Public Accounts Committee

2013 Annual Report of the Comptroller and Auditor General and Appropriation Accounts
Vote 25: Environment, Community and Local Government
Chapter 5: Central Government Funding of Local Authorities
Special Report No 84: Transhipment of Waste

10:00 am

Mr. John McCarthy:

I will loop back to the rates issue before dealing with the questions on waste. It is important to bear in mind that the 2015 percentages are estimated on the basis of budgets and may not be the correct final figure. I suspect there is an element of economic buoyancy in the figures, to the extent that there has been a pick-up in economic activity with new businesses establishing. There was some analysis done of the 2012 rates income and from memory, 80% of businesses that paid rates in 2012 in the Dublin City Council area had a rates bill of less than €5,000 per annum. That means there is a smaller number of larger entities that are paying a very significant amount in commercial rates.
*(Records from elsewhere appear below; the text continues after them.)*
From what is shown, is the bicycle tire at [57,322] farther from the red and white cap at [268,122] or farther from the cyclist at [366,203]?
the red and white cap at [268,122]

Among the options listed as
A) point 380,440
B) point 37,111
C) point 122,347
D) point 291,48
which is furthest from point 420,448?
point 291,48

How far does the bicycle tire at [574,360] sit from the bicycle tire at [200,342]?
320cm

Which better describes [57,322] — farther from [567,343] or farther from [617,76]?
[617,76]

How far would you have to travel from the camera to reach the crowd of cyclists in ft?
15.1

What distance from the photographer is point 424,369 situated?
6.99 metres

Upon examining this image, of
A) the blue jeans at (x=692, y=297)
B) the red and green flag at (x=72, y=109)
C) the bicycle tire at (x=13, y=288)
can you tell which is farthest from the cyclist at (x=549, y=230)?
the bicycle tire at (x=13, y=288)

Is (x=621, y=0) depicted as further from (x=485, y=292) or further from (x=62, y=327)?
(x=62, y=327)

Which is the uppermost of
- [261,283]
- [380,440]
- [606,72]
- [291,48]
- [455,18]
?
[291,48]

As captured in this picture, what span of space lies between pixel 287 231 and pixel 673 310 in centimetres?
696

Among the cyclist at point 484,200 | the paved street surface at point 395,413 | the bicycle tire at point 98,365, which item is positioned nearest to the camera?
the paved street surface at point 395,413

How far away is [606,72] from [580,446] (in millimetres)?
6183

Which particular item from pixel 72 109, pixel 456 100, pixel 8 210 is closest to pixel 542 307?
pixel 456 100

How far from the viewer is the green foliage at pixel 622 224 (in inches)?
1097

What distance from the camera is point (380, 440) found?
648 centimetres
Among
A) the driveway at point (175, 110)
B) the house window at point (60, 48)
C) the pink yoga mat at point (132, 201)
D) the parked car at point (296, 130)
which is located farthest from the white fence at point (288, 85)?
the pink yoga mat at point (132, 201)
As the Deputy said himself, part of the change in the percentage is explained by the fact that revenue from other sources has been contracting. That said, in overall terms, the rate of commercial rates levied has not increased for four or five years, with only one or two exceptions. In a few cases, the rates actually came down.

The 2013 overall national report is publicly available and we will send on a copy to the committee. It is on our website and is a very useful platform for us. We take it as a baseline document for guiding some of our engagements with local authorities on the financial side of things as we progress through the year. We will certainly make a copy of that report available to the Deputy. In terms of the extent to which waste is going abroad, it is not so much for landfill but primarily for energy recovery. It is going into cement kilns or thermal treatment facilities.

That is not a sustainable way to deal with our waste from two points of view. First, the potential for recovering energy is lost to us.